Contre l’idée selon laquelle la Sainte Écriture seule suffit pour trouver la Révélation, par simple contact avec les textes sacrés, le concile rappelle que les deux sources de la foi sont la Sainte Écriture et la Tradition, égales en autorité et qu’elle-seule assure la mission enseignante et veille à leur parfaite intégrité. Contre l’individualisme protestant et le sentiment personnel, il oppose l’universalité et la catholicité de l’Église, et le principe d’autorité. C’est l’Église qui permet à chacun de tirer de la Sainte Écriture ce qu’ils en peuvent espérer, ce qu’il faut croire, ce qu’il ne faut pas croire.

Contre les doctrines de justification par la foi seule et de la double prédestination, le concile oppose le double rôle de la foi et des œuvres, le libre arbitre de l’homme et l’infinie bonté de Dieu, l’exigence de la coopération de l’homme à l’action de la miséricorde divine dans la justification. Cette dernière est considérée comme une régénération intérieure par laquelle l’homme devient fils de Dieu, et non pas une simple imputation des mérites du Christ. Sûr de son enseignement, il rappelle avec justesse que le dogme central du christianisme est la Rédemption, la charité du Christ, l’amour de Dieu et non la chute, le péché ou la terreur du châtiment divin. Le concile se montre ainsi plus optimiste que les protestants.

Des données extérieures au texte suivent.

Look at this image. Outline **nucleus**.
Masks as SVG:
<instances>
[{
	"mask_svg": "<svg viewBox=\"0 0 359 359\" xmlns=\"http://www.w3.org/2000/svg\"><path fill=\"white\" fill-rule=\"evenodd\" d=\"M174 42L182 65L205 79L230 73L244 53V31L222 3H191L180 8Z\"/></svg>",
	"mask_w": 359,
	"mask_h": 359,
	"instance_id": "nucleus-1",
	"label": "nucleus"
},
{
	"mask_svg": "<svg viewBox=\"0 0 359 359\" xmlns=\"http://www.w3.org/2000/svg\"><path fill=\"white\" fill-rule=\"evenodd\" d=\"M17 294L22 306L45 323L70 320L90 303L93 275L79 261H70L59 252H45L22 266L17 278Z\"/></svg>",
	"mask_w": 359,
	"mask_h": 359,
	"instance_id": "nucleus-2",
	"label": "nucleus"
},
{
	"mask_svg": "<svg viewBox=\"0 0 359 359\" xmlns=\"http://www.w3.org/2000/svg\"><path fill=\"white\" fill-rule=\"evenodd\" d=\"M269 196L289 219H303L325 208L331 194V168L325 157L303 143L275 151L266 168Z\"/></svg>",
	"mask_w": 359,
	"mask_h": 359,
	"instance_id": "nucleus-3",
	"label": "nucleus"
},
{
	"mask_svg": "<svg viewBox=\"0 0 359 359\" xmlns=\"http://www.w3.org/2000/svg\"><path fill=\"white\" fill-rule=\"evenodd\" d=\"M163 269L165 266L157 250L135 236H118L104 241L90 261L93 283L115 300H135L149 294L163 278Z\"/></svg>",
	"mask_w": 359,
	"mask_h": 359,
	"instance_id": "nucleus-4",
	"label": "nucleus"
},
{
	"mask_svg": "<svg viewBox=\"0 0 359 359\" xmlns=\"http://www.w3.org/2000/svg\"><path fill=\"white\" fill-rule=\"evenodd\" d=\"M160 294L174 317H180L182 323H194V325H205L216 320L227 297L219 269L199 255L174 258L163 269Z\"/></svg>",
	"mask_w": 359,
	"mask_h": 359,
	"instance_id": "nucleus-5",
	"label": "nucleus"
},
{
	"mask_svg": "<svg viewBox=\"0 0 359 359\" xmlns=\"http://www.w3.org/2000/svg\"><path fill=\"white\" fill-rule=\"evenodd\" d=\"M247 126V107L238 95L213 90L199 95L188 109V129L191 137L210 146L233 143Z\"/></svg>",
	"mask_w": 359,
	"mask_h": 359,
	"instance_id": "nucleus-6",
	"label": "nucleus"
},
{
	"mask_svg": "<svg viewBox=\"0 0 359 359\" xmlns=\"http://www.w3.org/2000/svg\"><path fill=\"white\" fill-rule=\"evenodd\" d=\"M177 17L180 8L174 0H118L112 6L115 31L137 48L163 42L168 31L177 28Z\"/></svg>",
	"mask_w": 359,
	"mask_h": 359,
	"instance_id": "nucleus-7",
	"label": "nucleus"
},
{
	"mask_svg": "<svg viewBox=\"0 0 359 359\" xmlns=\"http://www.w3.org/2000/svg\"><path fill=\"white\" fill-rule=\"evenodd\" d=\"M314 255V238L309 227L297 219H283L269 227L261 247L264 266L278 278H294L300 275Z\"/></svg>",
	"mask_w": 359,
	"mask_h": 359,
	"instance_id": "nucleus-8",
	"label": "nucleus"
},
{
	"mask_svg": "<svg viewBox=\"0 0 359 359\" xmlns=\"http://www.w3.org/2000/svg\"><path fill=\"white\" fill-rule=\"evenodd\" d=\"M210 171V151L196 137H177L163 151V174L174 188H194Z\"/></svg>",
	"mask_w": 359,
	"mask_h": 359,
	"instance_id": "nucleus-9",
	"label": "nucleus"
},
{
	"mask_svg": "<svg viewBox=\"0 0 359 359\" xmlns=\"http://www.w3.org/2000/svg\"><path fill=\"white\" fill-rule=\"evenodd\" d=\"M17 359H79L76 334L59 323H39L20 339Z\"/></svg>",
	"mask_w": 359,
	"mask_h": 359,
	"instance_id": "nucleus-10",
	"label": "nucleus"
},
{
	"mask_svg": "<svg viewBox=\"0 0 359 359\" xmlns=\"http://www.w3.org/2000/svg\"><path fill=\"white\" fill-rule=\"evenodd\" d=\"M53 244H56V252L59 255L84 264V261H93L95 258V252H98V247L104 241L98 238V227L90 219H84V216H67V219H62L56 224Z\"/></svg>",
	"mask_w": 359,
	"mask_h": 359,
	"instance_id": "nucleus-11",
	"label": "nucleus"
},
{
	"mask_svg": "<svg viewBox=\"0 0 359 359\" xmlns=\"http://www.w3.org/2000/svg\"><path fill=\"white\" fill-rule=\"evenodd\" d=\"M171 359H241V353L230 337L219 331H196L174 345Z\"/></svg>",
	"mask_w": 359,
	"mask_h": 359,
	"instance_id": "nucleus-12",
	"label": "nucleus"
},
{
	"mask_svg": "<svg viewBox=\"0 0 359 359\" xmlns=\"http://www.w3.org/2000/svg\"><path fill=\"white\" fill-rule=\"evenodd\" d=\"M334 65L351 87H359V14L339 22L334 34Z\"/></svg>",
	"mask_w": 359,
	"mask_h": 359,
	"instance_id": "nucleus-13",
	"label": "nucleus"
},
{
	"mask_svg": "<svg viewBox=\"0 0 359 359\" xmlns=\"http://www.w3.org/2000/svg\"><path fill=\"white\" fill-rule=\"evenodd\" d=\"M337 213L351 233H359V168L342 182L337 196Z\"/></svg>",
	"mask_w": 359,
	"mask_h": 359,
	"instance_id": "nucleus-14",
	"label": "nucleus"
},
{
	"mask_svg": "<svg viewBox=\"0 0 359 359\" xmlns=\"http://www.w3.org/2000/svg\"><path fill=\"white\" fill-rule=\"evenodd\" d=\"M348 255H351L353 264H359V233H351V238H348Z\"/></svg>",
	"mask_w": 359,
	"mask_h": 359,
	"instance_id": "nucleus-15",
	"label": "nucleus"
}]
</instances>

Contre les remises en cause des sacrements, le concile rappelle que Notre Seigneur Jésus-Christ n’a pas donné ses bienfaits en un temps et des circonstances fixes mais qu’Il est perpétuellement agissant dans ses sacrements, où l’action ineffable de la grâce rencontre la foi, l’élan et l’effort du fidèle pour le mener vers le salut. Ce ne sont pas seulement des aliments pour la foi des fidèles, des signes de foi comme disent les « réformateurs », ils contiennent réellement la grâce qu’ils signifient et ils la confèrent à ceux qui les reçoivent, à moins qu’ils n’y mettent obstacle par leurs mauvaises dispositions. Le concile définit chaque sacrement, son essence et son action. Aux diverses et multiples thèses protestantes sur l’Eucharistie, points de division dans le protestantisme, elle en donne une définition claire, précise, sublime. Sacrement offert aux hommes pour leur salut, il est aussi et avant tout un sacrifice offert à Dieu, ce que les protestants unanimes refusent d’admettre, un sacrifice qui, reproduisant celui du Calvaire, applique éternellement l’œuvre de la Rédemption. Elle proclame enfin le rôle central de la messe dans l’œuvre du salut.

Deux voies

Revenons aux origines du protestantisme. Depuis sa révolte, à partir de son sentiment religieux, Luther développe ses idées, allant d’audaces en audaces au fur et à mesure des résistances. De manière radicale, il impose une révolution dans la religion chrétienne, supprimant des pratiques pour cause d’abus et refusant toute autorité en matière religieuse. Ses discours enflammés provoquent de furieuses illusions et de véritables révoltes. Faute de cohérence et sujette à de nombreuses contradictions, son œuvre finit par enflammer les âmes et par jeter la société dans la violence. Les princes finissent par la prendre en main, définissant même ce que les chrétiens doivent croire.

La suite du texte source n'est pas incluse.